November 6th, 2011 at 2:09 pm
Albert, I’m not really sure what your best bet is here. It would probably be a good idea first of all to NOW do a full bit-for-bit duplication of the volume, before you try any other recovery techniques. Then I would probably continue work on the duplicate drive, just to leave the original in pristine shape in case you need to bring in experts.
One of the things I’d try on a safe backup of the volume would be to ask diskutil to “decrypt” the volume that is currently showing up as “Converting”. Maybe that will jog it to give up on the process and convert whatever portion is already converted back to normal?
Daniel
November 6th, 2011 at 5:06 pm
Thanks Daniel for your help but I’m afraid I won’t get it. At least after having checked other DATA Sources I have, at the end I only lost my Music Library and my pictures from this summer.

RECORDS:
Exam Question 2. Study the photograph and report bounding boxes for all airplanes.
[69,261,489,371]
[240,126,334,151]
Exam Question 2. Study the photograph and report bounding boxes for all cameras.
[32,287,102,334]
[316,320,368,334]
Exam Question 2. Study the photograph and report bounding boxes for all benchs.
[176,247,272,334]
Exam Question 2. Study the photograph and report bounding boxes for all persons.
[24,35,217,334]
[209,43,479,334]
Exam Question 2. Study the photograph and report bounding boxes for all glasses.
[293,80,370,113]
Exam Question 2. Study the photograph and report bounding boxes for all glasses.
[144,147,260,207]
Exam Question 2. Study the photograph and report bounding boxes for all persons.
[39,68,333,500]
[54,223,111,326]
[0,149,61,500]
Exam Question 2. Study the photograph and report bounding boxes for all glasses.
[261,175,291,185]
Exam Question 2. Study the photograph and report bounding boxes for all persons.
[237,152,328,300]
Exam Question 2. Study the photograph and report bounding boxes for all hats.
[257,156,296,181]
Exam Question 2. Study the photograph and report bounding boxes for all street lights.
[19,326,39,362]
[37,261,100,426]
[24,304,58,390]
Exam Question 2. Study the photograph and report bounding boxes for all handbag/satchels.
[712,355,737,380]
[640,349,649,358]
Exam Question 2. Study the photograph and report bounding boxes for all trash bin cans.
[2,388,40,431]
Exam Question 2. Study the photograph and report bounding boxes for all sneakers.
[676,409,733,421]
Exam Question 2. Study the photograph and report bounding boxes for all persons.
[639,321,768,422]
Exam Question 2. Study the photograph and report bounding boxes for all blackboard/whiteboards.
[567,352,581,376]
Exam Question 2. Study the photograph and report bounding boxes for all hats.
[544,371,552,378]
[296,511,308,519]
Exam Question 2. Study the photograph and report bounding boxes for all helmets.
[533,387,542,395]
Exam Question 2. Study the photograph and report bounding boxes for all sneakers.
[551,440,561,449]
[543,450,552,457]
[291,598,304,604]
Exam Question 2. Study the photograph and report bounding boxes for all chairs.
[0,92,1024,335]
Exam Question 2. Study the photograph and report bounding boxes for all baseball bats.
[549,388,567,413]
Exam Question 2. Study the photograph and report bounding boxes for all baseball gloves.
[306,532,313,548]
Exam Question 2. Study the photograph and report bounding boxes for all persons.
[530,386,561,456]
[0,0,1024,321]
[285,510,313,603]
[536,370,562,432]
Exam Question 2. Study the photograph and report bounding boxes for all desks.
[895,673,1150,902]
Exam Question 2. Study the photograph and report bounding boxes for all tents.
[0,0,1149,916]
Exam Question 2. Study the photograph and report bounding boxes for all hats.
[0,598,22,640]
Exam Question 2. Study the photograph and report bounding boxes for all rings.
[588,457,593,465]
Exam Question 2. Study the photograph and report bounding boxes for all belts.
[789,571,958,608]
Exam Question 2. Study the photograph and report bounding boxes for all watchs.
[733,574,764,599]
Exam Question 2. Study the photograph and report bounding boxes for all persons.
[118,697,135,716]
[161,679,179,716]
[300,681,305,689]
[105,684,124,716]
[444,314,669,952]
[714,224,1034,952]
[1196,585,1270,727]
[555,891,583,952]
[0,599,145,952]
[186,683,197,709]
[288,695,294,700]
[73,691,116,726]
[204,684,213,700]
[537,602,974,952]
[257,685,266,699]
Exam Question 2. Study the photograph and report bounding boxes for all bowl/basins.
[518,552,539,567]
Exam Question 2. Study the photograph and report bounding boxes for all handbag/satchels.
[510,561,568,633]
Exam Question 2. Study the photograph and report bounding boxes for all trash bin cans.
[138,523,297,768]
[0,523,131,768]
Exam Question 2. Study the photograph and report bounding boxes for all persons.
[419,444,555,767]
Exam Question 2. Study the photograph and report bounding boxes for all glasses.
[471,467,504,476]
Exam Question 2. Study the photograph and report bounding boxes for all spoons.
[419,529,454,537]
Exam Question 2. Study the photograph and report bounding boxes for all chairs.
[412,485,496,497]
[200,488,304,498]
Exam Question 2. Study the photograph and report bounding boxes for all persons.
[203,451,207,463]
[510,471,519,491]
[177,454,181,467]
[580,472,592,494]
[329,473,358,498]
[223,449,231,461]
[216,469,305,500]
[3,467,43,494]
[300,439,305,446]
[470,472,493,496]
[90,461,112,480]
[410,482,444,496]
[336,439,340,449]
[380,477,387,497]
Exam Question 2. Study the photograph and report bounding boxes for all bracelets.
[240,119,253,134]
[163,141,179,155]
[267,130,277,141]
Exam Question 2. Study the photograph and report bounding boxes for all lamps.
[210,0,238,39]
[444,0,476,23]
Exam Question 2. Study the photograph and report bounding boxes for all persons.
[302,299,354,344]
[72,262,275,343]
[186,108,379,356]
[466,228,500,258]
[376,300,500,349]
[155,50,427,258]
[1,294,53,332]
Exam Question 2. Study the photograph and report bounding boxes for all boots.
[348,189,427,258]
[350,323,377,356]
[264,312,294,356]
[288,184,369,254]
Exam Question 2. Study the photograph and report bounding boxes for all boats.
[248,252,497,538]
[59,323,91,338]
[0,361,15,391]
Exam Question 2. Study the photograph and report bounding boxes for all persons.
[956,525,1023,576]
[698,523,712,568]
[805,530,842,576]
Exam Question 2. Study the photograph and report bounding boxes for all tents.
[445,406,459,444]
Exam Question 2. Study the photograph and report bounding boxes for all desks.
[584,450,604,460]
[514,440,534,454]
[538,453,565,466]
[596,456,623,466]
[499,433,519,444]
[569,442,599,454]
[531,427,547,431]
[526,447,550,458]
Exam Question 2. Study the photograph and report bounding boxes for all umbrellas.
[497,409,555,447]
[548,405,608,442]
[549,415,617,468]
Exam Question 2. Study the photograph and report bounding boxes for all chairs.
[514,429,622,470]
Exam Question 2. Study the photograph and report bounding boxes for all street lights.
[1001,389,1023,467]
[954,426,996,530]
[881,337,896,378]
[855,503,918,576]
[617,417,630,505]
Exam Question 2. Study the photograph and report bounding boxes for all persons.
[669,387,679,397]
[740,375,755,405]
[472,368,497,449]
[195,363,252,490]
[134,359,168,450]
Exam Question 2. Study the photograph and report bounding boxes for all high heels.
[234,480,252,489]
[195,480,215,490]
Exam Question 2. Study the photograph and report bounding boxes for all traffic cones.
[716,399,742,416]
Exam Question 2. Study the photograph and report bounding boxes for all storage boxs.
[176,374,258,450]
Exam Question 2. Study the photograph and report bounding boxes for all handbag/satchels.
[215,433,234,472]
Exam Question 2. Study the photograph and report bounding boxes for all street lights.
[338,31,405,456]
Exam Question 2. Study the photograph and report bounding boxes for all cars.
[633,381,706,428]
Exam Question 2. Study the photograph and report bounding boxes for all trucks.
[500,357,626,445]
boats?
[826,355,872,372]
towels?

REQUIRED WORK:
Write out the comment thread word for word, starting at the words that have "November 6th, 2011 at 2:09" and stopping after "back to normal?". Answer from the text alone, not from the items.

EXERCISE SOLUTION:
November 6th, 2011 at 2:09 pm
Albert, I’m not really sure what your best bet is here. It would probably be a good idea first of all to NOW do a full bit-for-bit duplication of the volume, before you try any other recovery techniques. Then I would probably continue work on the duplicate drive, just to leave the original in pristine shape in case you need to bring in experts.
One of the things I’d try on a safe backup of the volume would be to ask diskutil to “decrypt” the volume that is currently showing up as “Converting”. Maybe that will jog it to give up on the process and convert whatever portion is already converted back to normal?